— START OF Text —

In [2]:
import pandas as pd
import numpy as np
import holoviews as hv
hv.extension('bokeh')

## Flow diagrams
Ulimately trying to generate the *sankey* diagrams in d3.js, like [this one](https://observablehq.com/@d3/sankey-diagram). The API reference, which informs the data structures, is [found here](https://github.com/d3/d3-sankey) on Github.  Python implementations can be [found here](https://plotly.com/python/sankey-diagram/), with a [tutorial here](https://coderzcolumn.com/tutorials/data-science/how-to-plot-sankey-diagram-in-python-jupyter-notebook-holoviews-and-plotly).

### Production
A data frame that shows production of polymer (e.g., LDPE) by operator in 2019, with additional variables like Region, Country, and State Province.

In [3]:
production_df = pd.read_excel(
    "../data/outputs.xlsx",
    engine='openpyxl',
    sheet_name="Production",
    skiprows=3,
    usecols="B:I,K",
    nrows=1205,
    dtype={
        "Asset ID": np.int32
    }
)

production_df.to_pickle("../dataframes/production.pkl")

Create a list of the top ten producers, just for reference in this demo notebook

In [4]:
top_producers = production_df.groupby(["Operator"]).sum().reset_index()

— END OF Text —
— START OF Data excerpt —

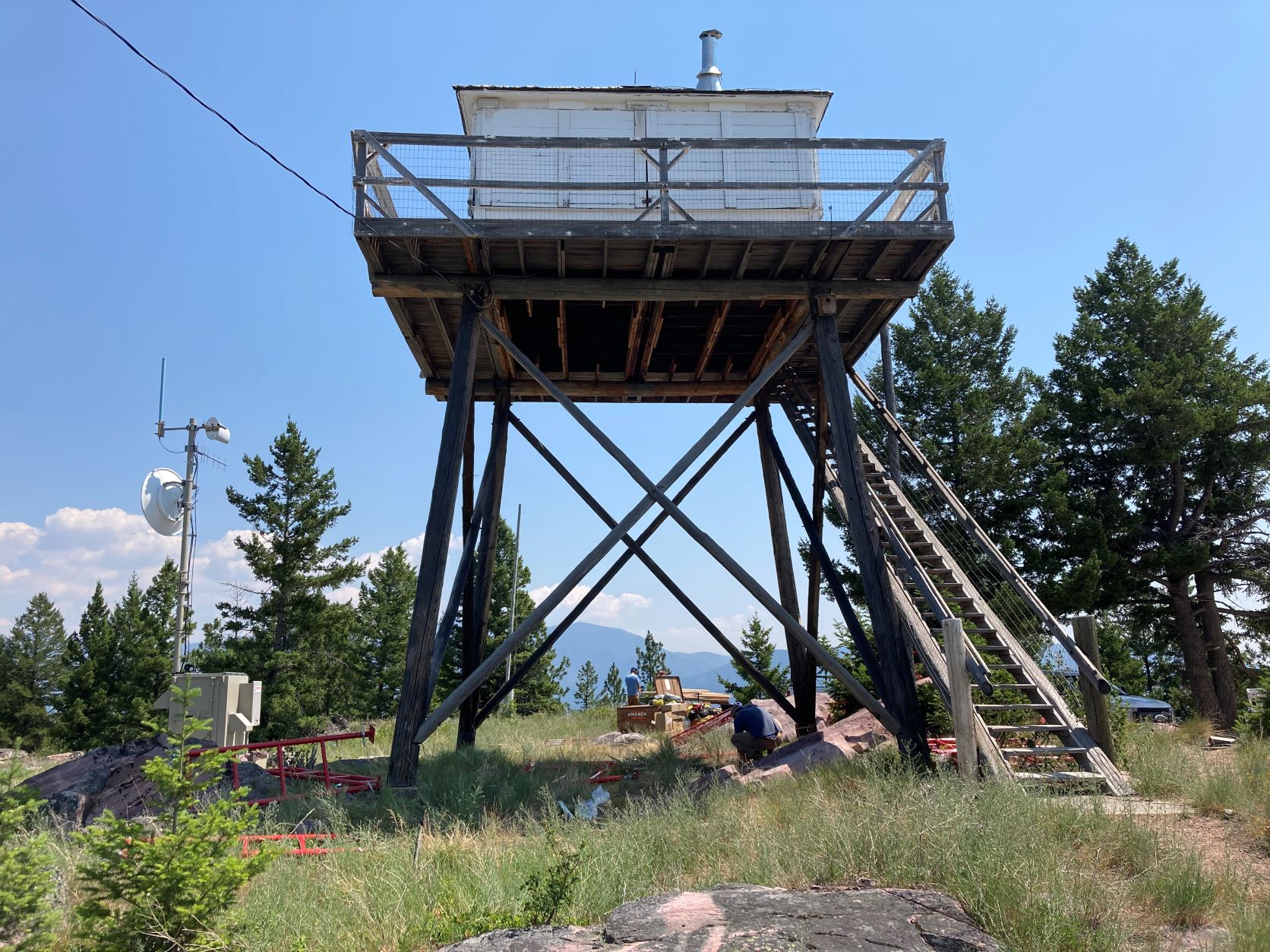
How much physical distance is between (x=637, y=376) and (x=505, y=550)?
33.8m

— END OF Data excerpt —

*What is asked*:
[a] Duplicate the part of the sankey diagram notebook between "### Production" and "and State Province.", inclusive.
[b] According to the sankey diagram notebook, what is the purpose of creating a list of the top ten producers? Answer in one to three sentences.

*Task-by-task answers*:
[a]
### Production
A data frame that shows production of polymer (e.g., LDPE) by operator in 2019, with additional variables like Region, Country, and State Province.

[b] The list of the top ten producers is created only as a reference within this demo notebook.